Quelle:
Neue Gräben statt fixer Zusagen

Eigentlich hätte die Konferenz zur Sicherheit und Migration in Wien Fortschritte in Partnerschaftsfragen mit Drittstaaten bringen sollen. Zählbares gab es in der Frage der umstrittenen Installierung von EU-Einrichtungen („Anlandeplattformen“ und „Asylzentren“) außerhalb der EU aber nicht. Vielmehr rissen EU-intern neue Gräben auf.

Das Ansinnen der EU ist rasch erklärt: „Anlandeplattformen“ sollen in nordafrikanischen Ländern bzw. „Asylzentren“ in Staaten des Westbalkans entstehen. Dorthin überführt sollen etwa endgültig abgelehnte Asylwerber werden. Dabei geht es um die Länder Montenegro, Bosnien-Herzegowina, Albanien und Mazedonien. Im Falle Afrikas heißen die Verhandlungspartner Ägypten, Algerien, Libyen, Mali, Marokko, Niger und Tschad – allesamt waren sie, so hieß es offiziell, mit Delegierten bei der Konferenz vertreten.

Kein verbindliches Signal

Doch Greifbares wurde nicht geliefert, weder aus den Balkan-Staaten noch aus einem nordafrikanischen Staat konnten verbindliche Signale vernommen werden. Stattdessen mussten Beobachter das Gefühl bekommen, dass innerhalb der EU neue Gräben entstanden sind. Hinweise darauf wurden gleich mehrere geliefert. Die Aktanten: EU-Migrationskommissar Dimitris Avramopoulos, Gastgeber Innenminister Herbert Kickl (FPÖ), Italiens Matteo Salvini und Luxemburgs Jean Asselborn.

Datensätze:
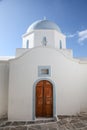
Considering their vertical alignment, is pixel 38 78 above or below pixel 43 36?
below

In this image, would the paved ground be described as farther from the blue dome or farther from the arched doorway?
the blue dome

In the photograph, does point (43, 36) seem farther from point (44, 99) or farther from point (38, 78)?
point (44, 99)

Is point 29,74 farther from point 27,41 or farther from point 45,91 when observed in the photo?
point 27,41

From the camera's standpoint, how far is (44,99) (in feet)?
28.8

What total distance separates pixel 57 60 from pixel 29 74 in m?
2.15

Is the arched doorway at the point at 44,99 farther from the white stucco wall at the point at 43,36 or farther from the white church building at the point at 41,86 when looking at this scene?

Aufgaben:
A. Nenne alle Westbalkan-Staaten, die im Text über die Wiener Konferenz zu Sicherheit und Migration als mögliche Standorte für „Asylzentren“ aufgezählt werden.
B. Setze den Text über die Wiener Konferenz zu Sicherheit und Migration nach seinem letzten Satz fort.

Lösungen:
A. Montenegro, Bosnien-Herzegowina, Albanien und Mazedonien

B.
Zwar gaben sich Kickl und Avramopoulos beim Abschlussstatement betont sachlich, doch hatte Kickl den EU-Kommissar noch vor Beginn der Tagung heftig kritisiert. Noch am Vortag hatte Avramopoulos die Realisierung von Camps oder „Plattformen“ als „unmöglich“ bezeichnet. Der Innenminister reagierte mit Unverständnis: Es sei „ein schlechtes Signal, jetzt zu verkünden, dass alles keinen Sinn macht“, Avramopoulos werfe „schon die Flinte ins Korn“. Auf ORF.at-Nachfrage bestätigte er fortlaufende Gespräche.

„Lassen wir uns ein bisserl Zeit“

Ähnlich wurde es zum Abschluss der Konferenz verlautbart: Kickl schlug vor, die Sache „umzudrehen“: Es gäbe bis dato keine Absage von einem afrikanischen Staat. „Lassen wir uns mit der Sache ein bisserl Zeit“, meinte der Innenminister, der auf erste Gespräche mit den Staaten verwies und in diesem Zusammenhang auf das Ausräumen des „einen oder anderen Missverständnisses“. Avramopoulos drehte den Spieß wiederum um: „Niemand hat bis jetzt zugestimmt, das macht mich pessimistisch.“ Immerhin: Fortlaufende Gespräche auf allen Ebenen bestätigte er.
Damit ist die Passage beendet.